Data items
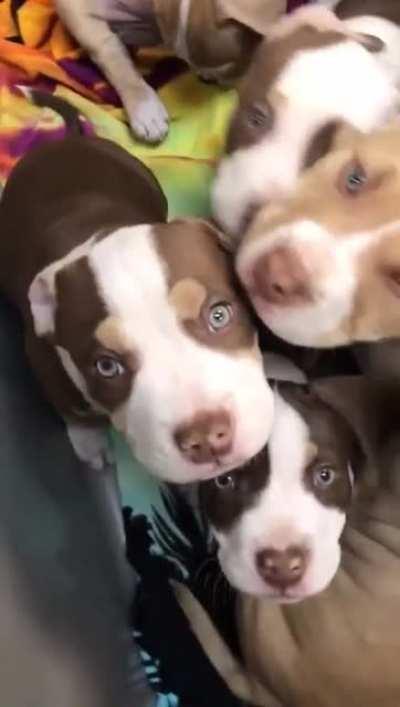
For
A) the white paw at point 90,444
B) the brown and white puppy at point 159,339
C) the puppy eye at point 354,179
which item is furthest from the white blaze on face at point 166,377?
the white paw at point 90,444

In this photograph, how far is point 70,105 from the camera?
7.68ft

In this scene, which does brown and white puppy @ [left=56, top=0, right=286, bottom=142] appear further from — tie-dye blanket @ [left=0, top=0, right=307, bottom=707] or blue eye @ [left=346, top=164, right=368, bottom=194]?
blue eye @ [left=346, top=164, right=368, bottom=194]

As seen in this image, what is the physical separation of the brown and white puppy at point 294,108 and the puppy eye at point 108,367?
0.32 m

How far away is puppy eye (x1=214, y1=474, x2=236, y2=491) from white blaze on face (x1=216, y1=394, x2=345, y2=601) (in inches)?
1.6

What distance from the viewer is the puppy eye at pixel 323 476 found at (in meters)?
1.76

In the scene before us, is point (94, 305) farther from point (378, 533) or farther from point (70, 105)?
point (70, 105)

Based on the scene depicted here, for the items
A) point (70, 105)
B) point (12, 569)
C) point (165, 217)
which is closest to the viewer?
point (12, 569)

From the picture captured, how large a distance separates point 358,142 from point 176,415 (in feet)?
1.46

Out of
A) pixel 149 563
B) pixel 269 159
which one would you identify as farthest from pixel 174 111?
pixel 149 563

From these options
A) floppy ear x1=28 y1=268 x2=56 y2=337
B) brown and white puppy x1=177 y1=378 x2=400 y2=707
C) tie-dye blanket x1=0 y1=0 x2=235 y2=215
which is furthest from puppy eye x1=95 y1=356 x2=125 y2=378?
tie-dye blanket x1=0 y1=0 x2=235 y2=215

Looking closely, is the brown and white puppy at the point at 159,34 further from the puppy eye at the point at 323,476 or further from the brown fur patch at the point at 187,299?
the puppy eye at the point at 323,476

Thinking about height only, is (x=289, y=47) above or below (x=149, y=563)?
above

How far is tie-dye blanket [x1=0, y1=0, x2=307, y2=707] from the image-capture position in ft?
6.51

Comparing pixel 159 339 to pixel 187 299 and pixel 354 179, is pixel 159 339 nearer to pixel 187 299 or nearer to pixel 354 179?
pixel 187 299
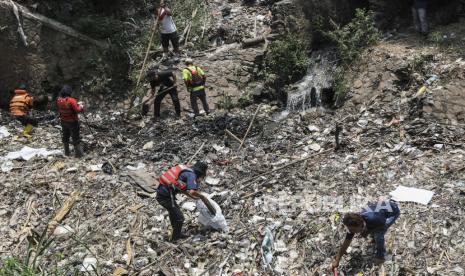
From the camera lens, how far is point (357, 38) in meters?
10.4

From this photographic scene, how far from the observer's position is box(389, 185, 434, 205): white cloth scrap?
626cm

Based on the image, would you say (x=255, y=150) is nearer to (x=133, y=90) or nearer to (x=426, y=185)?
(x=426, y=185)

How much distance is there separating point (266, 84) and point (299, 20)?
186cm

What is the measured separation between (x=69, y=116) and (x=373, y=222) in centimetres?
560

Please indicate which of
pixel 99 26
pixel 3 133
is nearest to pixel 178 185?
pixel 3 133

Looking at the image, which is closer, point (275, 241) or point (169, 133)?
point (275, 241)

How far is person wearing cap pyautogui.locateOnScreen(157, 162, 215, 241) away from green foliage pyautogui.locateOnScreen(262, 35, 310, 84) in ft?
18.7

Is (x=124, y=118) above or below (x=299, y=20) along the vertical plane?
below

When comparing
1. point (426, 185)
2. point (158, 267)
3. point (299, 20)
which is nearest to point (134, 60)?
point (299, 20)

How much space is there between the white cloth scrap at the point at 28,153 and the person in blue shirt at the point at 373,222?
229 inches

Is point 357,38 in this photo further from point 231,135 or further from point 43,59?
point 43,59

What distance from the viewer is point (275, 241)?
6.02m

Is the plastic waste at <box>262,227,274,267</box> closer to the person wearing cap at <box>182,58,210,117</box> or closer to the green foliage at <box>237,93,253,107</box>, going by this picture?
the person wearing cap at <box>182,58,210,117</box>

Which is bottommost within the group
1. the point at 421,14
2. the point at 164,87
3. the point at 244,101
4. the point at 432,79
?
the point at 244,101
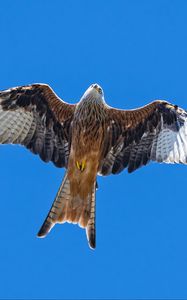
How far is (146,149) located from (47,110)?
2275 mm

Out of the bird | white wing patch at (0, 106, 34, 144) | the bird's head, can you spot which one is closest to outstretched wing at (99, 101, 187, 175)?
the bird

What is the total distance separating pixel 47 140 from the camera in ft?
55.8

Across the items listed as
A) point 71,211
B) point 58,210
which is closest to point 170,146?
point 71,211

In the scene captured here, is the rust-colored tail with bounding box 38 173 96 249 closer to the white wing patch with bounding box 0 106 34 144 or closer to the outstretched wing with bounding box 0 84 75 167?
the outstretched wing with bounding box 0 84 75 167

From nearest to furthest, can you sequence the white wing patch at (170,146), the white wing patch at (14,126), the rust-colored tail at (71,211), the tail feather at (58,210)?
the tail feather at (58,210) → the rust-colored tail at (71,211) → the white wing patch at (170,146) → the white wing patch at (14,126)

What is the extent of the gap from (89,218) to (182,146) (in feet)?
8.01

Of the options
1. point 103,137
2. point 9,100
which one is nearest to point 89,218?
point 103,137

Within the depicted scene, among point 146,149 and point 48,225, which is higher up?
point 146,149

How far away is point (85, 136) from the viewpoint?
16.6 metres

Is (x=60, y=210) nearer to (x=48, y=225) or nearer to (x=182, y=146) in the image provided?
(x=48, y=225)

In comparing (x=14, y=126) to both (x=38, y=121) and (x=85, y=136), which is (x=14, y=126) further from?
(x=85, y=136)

JOB: The lines to reproduce run from the line containing "Across the items listed as" to the end of the listing; write them out exactly and add nothing.

EXERCISE RESULT:
Across the items listed as
A) point 71,211
B) point 58,210
which is closest to point 170,146?
point 71,211

In the scene captured here, is the rust-colored tail with bounding box 38 173 96 249 closer to the white wing patch with bounding box 0 106 34 144 or closer to the outstretched wing with bounding box 0 84 75 167?
the outstretched wing with bounding box 0 84 75 167

From nearest to furthest, can you sequence the white wing patch at (170,146), the white wing patch at (14,126), the rust-colored tail at (71,211), the tail feather at (58,210)?
the tail feather at (58,210) → the rust-colored tail at (71,211) → the white wing patch at (170,146) → the white wing patch at (14,126)

What is the extent of the gap from (89,218) to (182,146) (in feet)?
8.01

Of the options
1. point 103,137
2. point 9,100
which one is nearest to point 89,218?
point 103,137

Within the depicted scene, among point 146,149 and point 48,225, which is higher up?
point 146,149

How far away is point (85, 136) from the viewpoint?
16.6 metres

Is (x=60, y=210) nearer to (x=48, y=225) or nearer to (x=182, y=146) in the image provided?
(x=48, y=225)

In comparing (x=14, y=126) to both (x=38, y=121) and (x=85, y=136), which is (x=14, y=126) further from?
(x=85, y=136)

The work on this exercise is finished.